選ぶビザや働き方によって幅がありますが、初期費用と半年分の生活費を合わせて150万〜300万円程度が一つの目安です。収入源をすでに持っているかどうかで、必要な貯金額は大きく変わります。

Q2. タイ語ができないと生活は難しいですか?

バンコクであれば英語や日本語でも生活は十分に成り立ちます。語学力よりも、まずは自分で稼ぐ手段を持っているかどうかのほうが優先度は高いといえます。

Q3. タイの永住権は取得できますか?

4章で触れた通り、年間100人枠・タイ語面接など、ハードルは決して低くありません。永住権の取りやすさを重視する場合は、他国の移住ルートと比較してみることをおすすめします。
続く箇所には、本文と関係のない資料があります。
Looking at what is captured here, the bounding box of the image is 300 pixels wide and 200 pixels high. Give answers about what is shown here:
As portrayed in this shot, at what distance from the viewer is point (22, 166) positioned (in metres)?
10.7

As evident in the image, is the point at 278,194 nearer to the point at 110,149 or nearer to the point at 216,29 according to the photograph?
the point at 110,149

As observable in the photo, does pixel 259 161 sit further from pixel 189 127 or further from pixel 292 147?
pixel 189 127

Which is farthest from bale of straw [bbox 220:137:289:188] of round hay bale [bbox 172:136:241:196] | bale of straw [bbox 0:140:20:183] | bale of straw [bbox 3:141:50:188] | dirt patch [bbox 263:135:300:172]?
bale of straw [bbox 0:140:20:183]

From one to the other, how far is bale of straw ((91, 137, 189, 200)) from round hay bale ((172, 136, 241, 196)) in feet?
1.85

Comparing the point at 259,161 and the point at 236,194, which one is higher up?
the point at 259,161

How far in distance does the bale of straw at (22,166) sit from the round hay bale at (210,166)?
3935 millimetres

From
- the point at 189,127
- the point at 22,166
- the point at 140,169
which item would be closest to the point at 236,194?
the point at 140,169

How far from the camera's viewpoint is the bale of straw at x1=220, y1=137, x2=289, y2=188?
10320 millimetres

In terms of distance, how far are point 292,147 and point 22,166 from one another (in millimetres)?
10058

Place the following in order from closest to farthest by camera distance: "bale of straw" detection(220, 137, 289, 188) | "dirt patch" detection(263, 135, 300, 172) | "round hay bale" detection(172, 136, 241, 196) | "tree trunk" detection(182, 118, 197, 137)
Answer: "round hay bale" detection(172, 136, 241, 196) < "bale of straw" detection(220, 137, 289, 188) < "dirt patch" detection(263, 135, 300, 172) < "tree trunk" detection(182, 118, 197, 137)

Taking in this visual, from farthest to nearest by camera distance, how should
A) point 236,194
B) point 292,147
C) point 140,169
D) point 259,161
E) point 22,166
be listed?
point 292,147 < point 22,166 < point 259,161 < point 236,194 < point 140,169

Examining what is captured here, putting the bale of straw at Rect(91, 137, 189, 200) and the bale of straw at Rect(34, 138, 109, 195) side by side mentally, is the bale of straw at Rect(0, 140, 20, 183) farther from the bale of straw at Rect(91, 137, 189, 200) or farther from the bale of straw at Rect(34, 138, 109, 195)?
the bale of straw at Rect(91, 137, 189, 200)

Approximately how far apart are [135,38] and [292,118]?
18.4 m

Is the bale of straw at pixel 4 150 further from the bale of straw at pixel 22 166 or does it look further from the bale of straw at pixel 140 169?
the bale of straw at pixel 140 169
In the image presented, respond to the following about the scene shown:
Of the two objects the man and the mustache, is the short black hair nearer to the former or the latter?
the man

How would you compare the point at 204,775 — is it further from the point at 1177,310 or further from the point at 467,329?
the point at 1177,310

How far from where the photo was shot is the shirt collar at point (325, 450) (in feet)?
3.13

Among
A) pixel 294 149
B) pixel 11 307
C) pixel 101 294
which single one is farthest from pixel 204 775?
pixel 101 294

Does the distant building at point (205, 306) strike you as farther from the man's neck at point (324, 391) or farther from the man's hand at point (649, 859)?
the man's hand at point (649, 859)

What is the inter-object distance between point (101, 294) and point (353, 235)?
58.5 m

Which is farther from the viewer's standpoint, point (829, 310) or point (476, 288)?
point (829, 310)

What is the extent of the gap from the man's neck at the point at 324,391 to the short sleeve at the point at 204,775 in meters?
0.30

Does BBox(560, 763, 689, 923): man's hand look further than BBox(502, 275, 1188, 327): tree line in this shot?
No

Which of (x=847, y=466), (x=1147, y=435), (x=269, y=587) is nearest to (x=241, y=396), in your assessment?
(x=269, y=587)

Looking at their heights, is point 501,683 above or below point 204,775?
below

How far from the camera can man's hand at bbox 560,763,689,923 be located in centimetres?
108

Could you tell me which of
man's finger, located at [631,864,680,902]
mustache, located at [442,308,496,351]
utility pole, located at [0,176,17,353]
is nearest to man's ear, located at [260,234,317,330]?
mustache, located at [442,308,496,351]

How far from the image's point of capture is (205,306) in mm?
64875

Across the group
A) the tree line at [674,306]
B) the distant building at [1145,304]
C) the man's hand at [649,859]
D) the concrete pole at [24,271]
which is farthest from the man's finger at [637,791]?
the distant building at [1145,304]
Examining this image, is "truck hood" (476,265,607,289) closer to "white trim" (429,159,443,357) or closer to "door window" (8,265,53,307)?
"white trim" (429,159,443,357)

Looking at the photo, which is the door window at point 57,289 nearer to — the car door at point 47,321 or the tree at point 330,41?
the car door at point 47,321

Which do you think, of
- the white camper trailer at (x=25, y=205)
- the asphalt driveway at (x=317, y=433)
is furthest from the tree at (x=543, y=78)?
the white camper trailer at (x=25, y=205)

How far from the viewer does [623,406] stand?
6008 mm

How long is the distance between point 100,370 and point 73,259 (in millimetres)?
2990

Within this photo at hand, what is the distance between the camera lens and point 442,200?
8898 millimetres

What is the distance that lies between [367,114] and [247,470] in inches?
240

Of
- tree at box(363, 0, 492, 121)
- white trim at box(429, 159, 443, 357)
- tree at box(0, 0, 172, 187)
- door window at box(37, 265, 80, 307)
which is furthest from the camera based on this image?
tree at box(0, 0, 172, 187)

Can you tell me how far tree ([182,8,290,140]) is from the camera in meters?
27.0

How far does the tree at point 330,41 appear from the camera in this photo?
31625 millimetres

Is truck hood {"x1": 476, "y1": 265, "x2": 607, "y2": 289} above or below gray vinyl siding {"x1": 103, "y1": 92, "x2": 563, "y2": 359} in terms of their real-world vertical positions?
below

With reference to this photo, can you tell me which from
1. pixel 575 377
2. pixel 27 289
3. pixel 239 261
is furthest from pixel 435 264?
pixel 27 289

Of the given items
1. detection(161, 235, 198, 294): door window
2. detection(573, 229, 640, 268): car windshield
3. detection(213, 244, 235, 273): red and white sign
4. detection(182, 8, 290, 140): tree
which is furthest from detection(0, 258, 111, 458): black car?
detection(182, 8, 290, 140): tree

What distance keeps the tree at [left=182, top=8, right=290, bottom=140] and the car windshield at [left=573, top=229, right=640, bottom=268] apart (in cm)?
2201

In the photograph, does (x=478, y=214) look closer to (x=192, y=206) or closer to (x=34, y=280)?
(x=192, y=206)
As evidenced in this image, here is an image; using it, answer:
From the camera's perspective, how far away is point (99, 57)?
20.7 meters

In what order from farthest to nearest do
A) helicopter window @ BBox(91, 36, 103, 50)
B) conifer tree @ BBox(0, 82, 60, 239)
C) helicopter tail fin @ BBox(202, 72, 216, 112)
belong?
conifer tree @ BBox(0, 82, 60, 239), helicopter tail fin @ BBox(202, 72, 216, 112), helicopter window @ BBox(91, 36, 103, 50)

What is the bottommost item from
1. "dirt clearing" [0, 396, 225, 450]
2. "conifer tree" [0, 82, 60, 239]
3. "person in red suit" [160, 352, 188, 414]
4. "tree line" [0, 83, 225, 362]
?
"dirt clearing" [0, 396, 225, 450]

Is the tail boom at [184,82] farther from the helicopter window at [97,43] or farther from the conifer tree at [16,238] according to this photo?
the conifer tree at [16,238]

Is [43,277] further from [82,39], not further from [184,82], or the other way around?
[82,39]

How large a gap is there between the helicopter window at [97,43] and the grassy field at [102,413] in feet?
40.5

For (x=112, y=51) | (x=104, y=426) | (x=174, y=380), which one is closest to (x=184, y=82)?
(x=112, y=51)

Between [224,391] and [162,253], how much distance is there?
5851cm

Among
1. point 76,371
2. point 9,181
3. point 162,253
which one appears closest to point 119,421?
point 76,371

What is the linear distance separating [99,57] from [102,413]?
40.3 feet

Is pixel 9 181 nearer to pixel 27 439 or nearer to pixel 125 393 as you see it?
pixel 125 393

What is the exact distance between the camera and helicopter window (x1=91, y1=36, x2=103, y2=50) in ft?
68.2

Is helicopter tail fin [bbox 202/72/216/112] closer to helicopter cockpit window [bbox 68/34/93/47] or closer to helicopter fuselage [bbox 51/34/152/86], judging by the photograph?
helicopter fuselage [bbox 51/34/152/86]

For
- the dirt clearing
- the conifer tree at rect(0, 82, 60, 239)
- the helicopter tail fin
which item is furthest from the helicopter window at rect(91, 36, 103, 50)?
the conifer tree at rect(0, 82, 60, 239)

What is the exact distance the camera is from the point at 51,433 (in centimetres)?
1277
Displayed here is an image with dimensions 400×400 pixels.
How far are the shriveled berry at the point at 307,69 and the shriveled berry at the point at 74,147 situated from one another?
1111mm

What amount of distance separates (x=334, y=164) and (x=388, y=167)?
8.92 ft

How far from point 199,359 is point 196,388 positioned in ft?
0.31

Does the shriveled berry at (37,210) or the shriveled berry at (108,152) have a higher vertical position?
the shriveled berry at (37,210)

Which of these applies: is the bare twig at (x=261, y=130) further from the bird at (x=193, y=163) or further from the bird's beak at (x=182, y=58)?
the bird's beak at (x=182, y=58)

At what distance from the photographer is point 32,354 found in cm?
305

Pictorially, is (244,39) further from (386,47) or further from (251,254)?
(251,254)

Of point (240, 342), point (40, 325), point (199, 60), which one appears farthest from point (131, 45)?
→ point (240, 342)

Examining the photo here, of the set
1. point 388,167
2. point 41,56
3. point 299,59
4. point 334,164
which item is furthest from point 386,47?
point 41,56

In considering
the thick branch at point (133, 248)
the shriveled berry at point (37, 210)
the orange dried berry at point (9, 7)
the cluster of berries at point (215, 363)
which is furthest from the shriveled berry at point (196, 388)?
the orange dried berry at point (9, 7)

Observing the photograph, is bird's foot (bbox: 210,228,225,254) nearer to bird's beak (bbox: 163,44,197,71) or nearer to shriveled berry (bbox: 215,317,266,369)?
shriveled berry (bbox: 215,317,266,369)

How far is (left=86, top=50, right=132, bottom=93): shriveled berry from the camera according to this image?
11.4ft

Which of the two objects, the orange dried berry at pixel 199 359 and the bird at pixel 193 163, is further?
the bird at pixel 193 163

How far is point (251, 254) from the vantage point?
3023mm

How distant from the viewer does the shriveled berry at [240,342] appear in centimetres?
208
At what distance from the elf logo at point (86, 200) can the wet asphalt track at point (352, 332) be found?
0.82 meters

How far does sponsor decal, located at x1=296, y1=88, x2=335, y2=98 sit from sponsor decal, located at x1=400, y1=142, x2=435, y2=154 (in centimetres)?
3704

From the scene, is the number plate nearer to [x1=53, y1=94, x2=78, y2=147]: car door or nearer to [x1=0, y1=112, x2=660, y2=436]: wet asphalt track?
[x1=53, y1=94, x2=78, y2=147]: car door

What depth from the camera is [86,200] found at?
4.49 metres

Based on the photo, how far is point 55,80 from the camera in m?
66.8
詳しくは海外移住おすすめの国10選もあわせてご覧ください。

Q4. 50歳未満でも長期滞在できますか?

教育ビザ(ED)・DTV・タイランドプリビレッジ・就労ビザなど、複数の選択肢があります。詳しくは2章をご覧ください。

Q5. 日本人がタイで仕事を見つけるにはどうすればいいですか?

現地採用、リモートワーク、個人起業の3つが主な選択肢です。それぞれの特徴は6章で解説した通りです。

まとめ|タイ移住は「安さ」ではなく「稼ぐ力」とセットで考える

タイ移住は、物価の安さや気候の良さ、厚みのある日本人コミュニティなど、多くの魅力を持つ選択肢です。一方で、永住権取得のハードルの高さや物価上昇、大気汚染など、事前に理解しておくべき注意点も存在します。50歳未満の現役世代にとっては、リタイアメントビザに頼らず、DTVなどを活用しながら自分で稼ぐ力を育てていく視点が欠かせません。